***** Dataset content

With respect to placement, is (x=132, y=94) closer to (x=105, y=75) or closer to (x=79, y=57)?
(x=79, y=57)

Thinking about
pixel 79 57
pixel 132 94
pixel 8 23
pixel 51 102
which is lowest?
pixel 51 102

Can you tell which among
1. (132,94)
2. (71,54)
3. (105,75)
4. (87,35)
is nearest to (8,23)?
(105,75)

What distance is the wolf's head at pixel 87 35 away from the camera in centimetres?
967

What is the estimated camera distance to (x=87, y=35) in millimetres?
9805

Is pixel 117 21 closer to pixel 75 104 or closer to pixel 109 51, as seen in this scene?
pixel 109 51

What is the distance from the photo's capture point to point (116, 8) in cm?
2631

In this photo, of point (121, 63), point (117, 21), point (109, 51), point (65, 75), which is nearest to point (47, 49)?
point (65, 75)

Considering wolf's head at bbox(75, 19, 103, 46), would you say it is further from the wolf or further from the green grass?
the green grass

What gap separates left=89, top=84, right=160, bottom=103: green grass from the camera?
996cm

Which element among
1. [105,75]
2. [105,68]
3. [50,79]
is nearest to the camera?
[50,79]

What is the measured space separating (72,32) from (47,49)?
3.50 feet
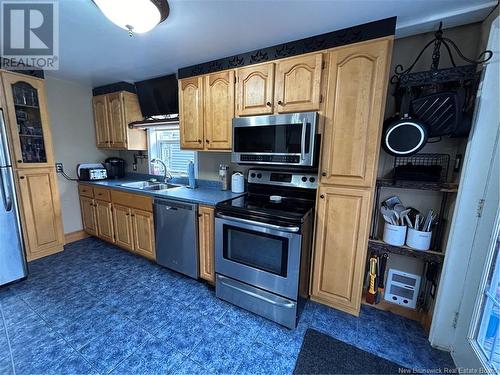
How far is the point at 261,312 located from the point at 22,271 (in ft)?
8.24

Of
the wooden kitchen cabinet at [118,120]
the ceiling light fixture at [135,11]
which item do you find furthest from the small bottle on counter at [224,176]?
the wooden kitchen cabinet at [118,120]

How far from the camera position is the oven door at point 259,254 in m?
1.62

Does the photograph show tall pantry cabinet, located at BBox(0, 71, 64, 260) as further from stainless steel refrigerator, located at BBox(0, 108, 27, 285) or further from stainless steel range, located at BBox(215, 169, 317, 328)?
stainless steel range, located at BBox(215, 169, 317, 328)

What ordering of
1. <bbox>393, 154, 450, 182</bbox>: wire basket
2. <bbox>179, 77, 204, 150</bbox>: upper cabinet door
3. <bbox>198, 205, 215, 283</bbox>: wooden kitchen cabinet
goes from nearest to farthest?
<bbox>393, 154, 450, 182</bbox>: wire basket, <bbox>198, 205, 215, 283</bbox>: wooden kitchen cabinet, <bbox>179, 77, 204, 150</bbox>: upper cabinet door

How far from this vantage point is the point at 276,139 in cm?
180

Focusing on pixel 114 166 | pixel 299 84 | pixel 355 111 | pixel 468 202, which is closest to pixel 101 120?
pixel 114 166

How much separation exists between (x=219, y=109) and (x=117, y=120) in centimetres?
183

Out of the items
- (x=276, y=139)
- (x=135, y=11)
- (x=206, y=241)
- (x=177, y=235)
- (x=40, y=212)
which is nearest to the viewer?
(x=135, y=11)

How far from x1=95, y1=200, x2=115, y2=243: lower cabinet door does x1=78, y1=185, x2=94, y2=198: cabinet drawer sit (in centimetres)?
17

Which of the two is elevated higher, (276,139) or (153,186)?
(276,139)

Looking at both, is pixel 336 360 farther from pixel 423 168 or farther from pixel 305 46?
pixel 305 46

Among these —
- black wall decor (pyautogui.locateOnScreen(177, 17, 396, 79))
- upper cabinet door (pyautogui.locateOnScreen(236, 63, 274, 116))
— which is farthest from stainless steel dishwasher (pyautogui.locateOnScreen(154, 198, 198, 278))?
black wall decor (pyautogui.locateOnScreen(177, 17, 396, 79))

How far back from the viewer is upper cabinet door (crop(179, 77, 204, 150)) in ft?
7.53

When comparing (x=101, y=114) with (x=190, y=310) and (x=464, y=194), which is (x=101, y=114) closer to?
(x=190, y=310)
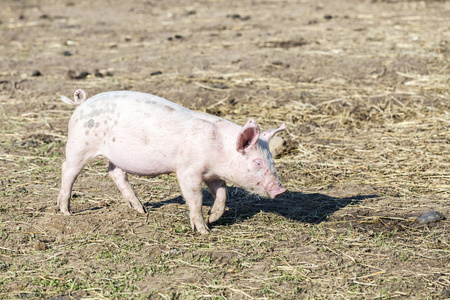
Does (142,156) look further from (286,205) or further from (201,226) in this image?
(286,205)

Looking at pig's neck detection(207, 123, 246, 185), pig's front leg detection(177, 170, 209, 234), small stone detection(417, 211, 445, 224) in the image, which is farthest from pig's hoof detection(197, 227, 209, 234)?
small stone detection(417, 211, 445, 224)

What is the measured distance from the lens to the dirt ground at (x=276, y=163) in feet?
12.5

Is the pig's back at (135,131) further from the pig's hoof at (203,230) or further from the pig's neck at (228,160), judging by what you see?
the pig's hoof at (203,230)

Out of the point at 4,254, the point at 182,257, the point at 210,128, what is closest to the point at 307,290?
the point at 182,257

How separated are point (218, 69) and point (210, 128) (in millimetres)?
4706

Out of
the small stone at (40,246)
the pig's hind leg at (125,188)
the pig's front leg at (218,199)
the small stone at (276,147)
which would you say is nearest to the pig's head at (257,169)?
the pig's front leg at (218,199)

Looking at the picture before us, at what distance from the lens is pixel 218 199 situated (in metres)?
4.62

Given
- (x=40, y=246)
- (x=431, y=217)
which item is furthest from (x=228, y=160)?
(x=431, y=217)

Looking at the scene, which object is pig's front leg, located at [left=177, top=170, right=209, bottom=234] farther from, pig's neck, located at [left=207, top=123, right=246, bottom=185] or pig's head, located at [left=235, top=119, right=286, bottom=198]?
pig's head, located at [left=235, top=119, right=286, bottom=198]

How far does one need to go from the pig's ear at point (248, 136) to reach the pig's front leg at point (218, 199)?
18.1 inches

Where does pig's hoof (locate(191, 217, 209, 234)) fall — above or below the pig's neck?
below

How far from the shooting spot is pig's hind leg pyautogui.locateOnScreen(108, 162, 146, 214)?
4.88 meters

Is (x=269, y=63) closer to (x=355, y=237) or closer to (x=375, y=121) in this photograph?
(x=375, y=121)

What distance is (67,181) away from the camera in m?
4.73
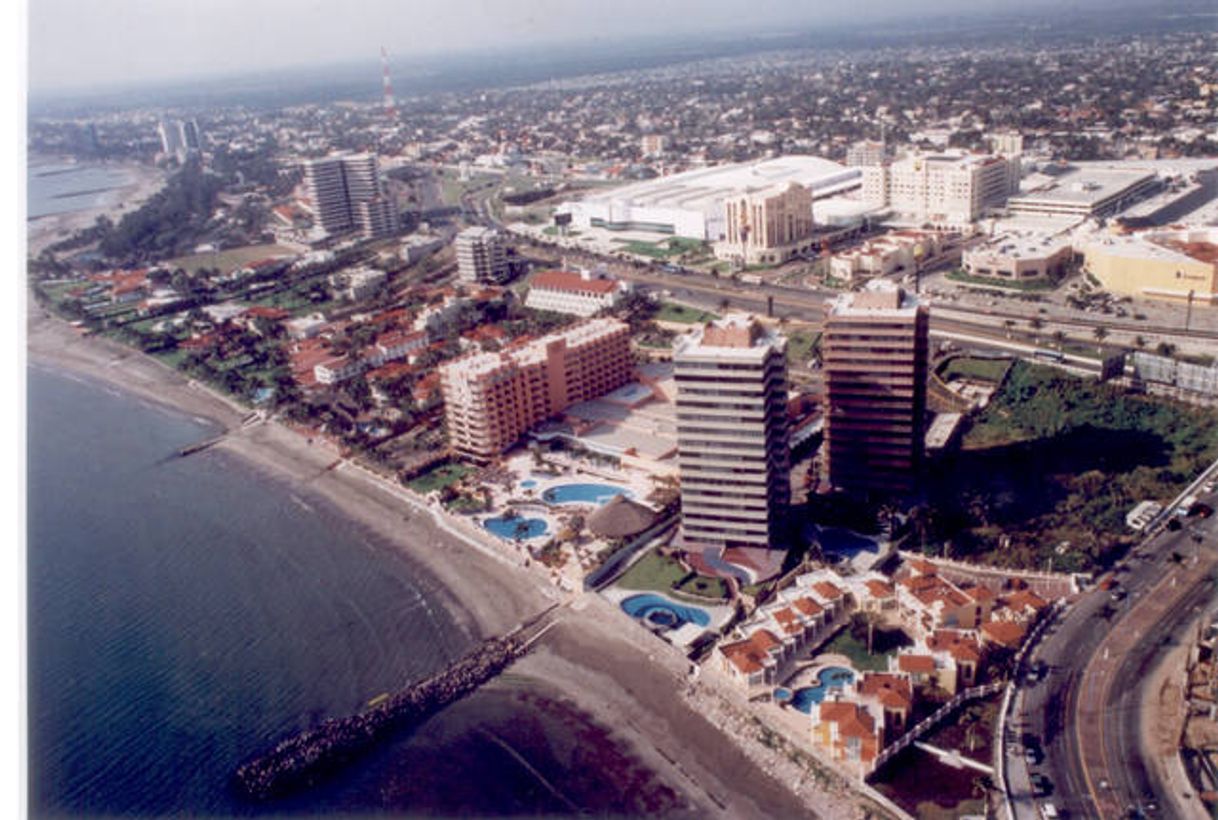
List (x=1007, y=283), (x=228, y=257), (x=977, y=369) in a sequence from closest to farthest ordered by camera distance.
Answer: (x=977, y=369) < (x=1007, y=283) < (x=228, y=257)

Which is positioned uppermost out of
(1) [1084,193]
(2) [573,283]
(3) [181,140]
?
(3) [181,140]

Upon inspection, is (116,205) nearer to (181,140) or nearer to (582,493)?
(181,140)

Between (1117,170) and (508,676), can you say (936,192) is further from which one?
(508,676)

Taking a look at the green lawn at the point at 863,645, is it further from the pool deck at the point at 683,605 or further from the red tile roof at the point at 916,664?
the pool deck at the point at 683,605

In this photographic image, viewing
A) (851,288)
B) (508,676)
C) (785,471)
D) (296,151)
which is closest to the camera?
(508,676)

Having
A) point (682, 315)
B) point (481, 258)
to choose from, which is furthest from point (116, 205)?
point (682, 315)

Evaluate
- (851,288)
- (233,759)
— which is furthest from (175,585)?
(851,288)

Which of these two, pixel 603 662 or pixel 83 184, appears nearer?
pixel 603 662

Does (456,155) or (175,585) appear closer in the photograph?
(175,585)
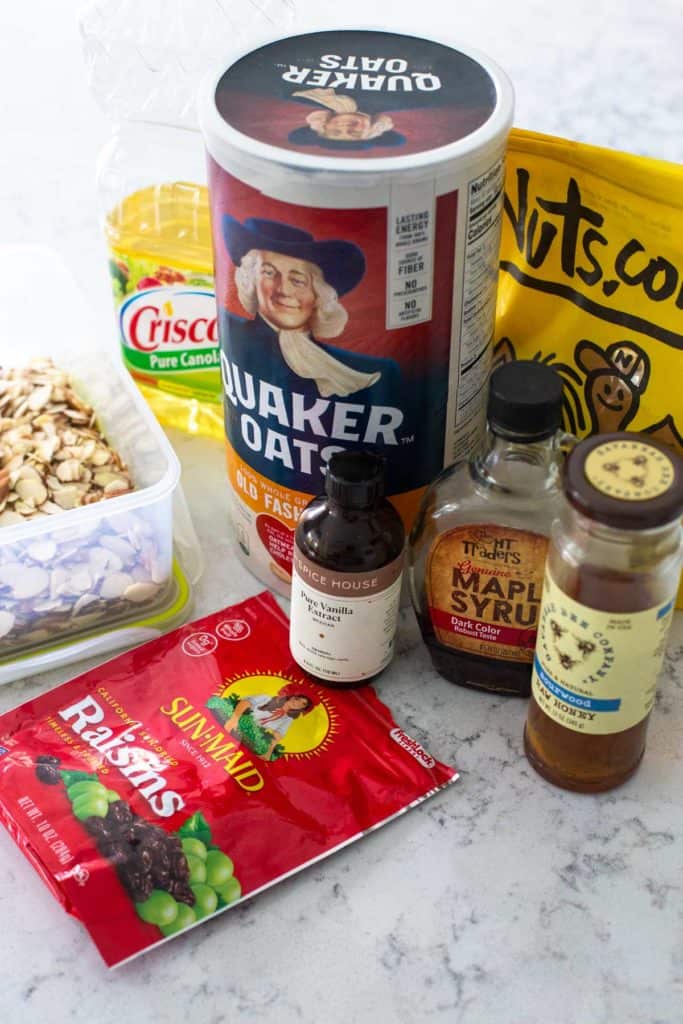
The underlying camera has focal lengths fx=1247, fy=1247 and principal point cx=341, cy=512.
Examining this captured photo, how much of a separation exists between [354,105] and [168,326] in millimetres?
290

**********

Leave out the pictures and print each record exactly as it stands.

Exercise result:
With respect to placement, is (x=132, y=94) closer to (x=105, y=75) or closer to (x=79, y=57)?
(x=79, y=57)

Thinking about
pixel 79 57
pixel 132 94
pixel 8 23
pixel 51 102
which is lowest?
pixel 51 102

Can you tell which among
1. (132,94)
2. (71,54)
3. (105,75)
4. (87,35)
is nearest to (8,23)?
(105,75)

What distance is the wolf's head at pixel 87 35 away from the camera in centimetres?
967

What is the estimated camera distance to (x=87, y=35) in millimetres?
9805

Is pixel 117 21 closer to pixel 75 104 or closer to pixel 109 51, as seen in this scene?
pixel 109 51

What is the distance from the photo's capture point to point (116, 8) in cm?
2631

In this photo, of point (121, 63), point (117, 21), point (109, 51), point (65, 75), which is nearest to point (47, 49)?
point (65, 75)

Considering wolf's head at bbox(75, 19, 103, 46), would you say it is further from the wolf or further from the green grass?
the green grass

What gap separates left=89, top=84, right=160, bottom=103: green grass from the camera?
996cm

Which element among
1. [105,75]
2. [105,68]
3. [50,79]
is nearest to the camera?
[50,79]

What is the measured space separating (72,32) from (47,49)?
3.50 feet
How far is the point at 261,312 located from the point at 22,271 (in ft)?
8.24

Of
the wooden kitchen cabinet at [118,120]
the ceiling light fixture at [135,11]
which item do you find furthest from the small bottle on counter at [224,176]?
the wooden kitchen cabinet at [118,120]

How far from the camera position is the oven door at point 259,254 in m?
1.62

Does the photograph show tall pantry cabinet, located at BBox(0, 71, 64, 260) as further from stainless steel refrigerator, located at BBox(0, 108, 27, 285) or further from stainless steel range, located at BBox(215, 169, 317, 328)?
stainless steel range, located at BBox(215, 169, 317, 328)

What ordering of
1. <bbox>393, 154, 450, 182</bbox>: wire basket
2. <bbox>179, 77, 204, 150</bbox>: upper cabinet door
3. <bbox>198, 205, 215, 283</bbox>: wooden kitchen cabinet
goes from nearest to farthest?
<bbox>393, 154, 450, 182</bbox>: wire basket, <bbox>198, 205, 215, 283</bbox>: wooden kitchen cabinet, <bbox>179, 77, 204, 150</bbox>: upper cabinet door

How far from this vantage point is the point at 276,139 in cm?
180

Focusing on pixel 114 166 | pixel 299 84 | pixel 355 111 | pixel 468 202, which is closest to pixel 101 120?
pixel 114 166

How much separation exists between (x=219, y=109) and (x=117, y=120) in centimetres?
183

Out of the items
- (x=276, y=139)
- (x=135, y=11)
- (x=206, y=241)
- (x=177, y=235)
- (x=40, y=212)
which is nearest to the viewer?
(x=135, y=11)

How far from x1=95, y1=200, x2=115, y2=243: lower cabinet door does x1=78, y1=185, x2=94, y2=198: cabinet drawer sit (in centimetres)?
17

Which of the two is elevated higher, (276,139) or (153,186)?
(276,139)

Looking at both, is pixel 336 360 farther from pixel 423 168 or farther from pixel 305 46?
pixel 305 46

Among these —
- black wall decor (pyautogui.locateOnScreen(177, 17, 396, 79))
- upper cabinet door (pyautogui.locateOnScreen(236, 63, 274, 116))
— which is farthest from stainless steel dishwasher (pyautogui.locateOnScreen(154, 198, 198, 278))?
black wall decor (pyautogui.locateOnScreen(177, 17, 396, 79))

How far back from the viewer is upper cabinet door (crop(179, 77, 204, 150)) in ft?
7.53

When comparing (x=101, y=114) with (x=190, y=310) and (x=464, y=194), which is (x=101, y=114) closer to?
(x=190, y=310)
Does (142,156) look further from (286,205) or further from (201,226) in this image?
(286,205)

Looking at pig's neck detection(207, 123, 246, 185), pig's front leg detection(177, 170, 209, 234), small stone detection(417, 211, 445, 224) in the image, which is farthest from pig's hoof detection(197, 227, 209, 234)?
small stone detection(417, 211, 445, 224)

What is the measured distance from the lens to the dirt ground at (x=276, y=163) in feet?
12.5

Is the pig's back at (135,131) further from the pig's hoof at (203,230) or further from the pig's neck at (228,160), judging by what you see?
the pig's hoof at (203,230)

Out of the point at 4,254, the point at 182,257, the point at 210,128, what is closest to the point at 307,290?
the point at 182,257

How separated are point (218, 69) and point (210, 128) (in millimetres)?
4706

Out of
the small stone at (40,246)
the pig's hind leg at (125,188)
the pig's front leg at (218,199)
the small stone at (276,147)
which would you say is nearest to the pig's head at (257,169)?
the pig's front leg at (218,199)

Looking at the picture before us, at what distance from the lens is pixel 218 199 situated (in metres)?
4.62

Given
- (x=40, y=246)
- (x=431, y=217)
which item is furthest from (x=228, y=160)?
(x=431, y=217)

Looking at the scene, which object is pig's front leg, located at [left=177, top=170, right=209, bottom=234] farther from, pig's neck, located at [left=207, top=123, right=246, bottom=185] or pig's head, located at [left=235, top=119, right=286, bottom=198]?
pig's head, located at [left=235, top=119, right=286, bottom=198]

How far does one need to go from the pig's ear at point (248, 136) to reach the pig's front leg at point (218, 199)?
18.1 inches

Where does pig's hoof (locate(191, 217, 209, 234)) fall — above or below the pig's neck?
below

How far from the shooting spot is pig's hind leg pyautogui.locateOnScreen(108, 162, 146, 214)?
4.88 meters

Is (x=269, y=63) closer to (x=355, y=237) or closer to (x=375, y=121) in this photograph?
(x=375, y=121)

What distance is (67,181) away from the camera in m?
4.73
List (x=1007, y=283), (x=228, y=257), (x=977, y=369) in a sequence from closest to farthest ordered by camera distance.
Answer: (x=977, y=369) < (x=1007, y=283) < (x=228, y=257)

Which is positioned uppermost out of
(1) [1084,193]
(2) [573,283]
(3) [181,140]
?
(3) [181,140]

Upon inspection, is (116,205) nearer to (181,140) or nearer to (582,493)?
(181,140)

Between (1117,170) and (508,676), can you say (936,192) is further from which one?
(508,676)

Taking a look at the green lawn at the point at 863,645, is it further from the pool deck at the point at 683,605 or further from the red tile roof at the point at 916,664?
the pool deck at the point at 683,605

In this photographic image, viewing
A) (851,288)
B) (508,676)
C) (785,471)
D) (296,151)
which is closest to the camera?
(508,676)

Having
A) point (682, 315)
B) point (481, 258)
to choose from, which is furthest from point (116, 205)?
point (682, 315)

Evaluate
- (851,288)
- (233,759)
— which is furthest from (175,585)?
(851,288)

Which of these two, pixel 603 662 or pixel 83 184, appears nearer?
pixel 603 662

Does (456,155) or (175,585) appear closer in the photograph?
(175,585)
The underlying camera has focal lengths fx=1247, fy=1247 and principal point cx=341, cy=512.
Examining this captured photo, how much of a separation exists between [354,105] and [168,326] in millimetres?
290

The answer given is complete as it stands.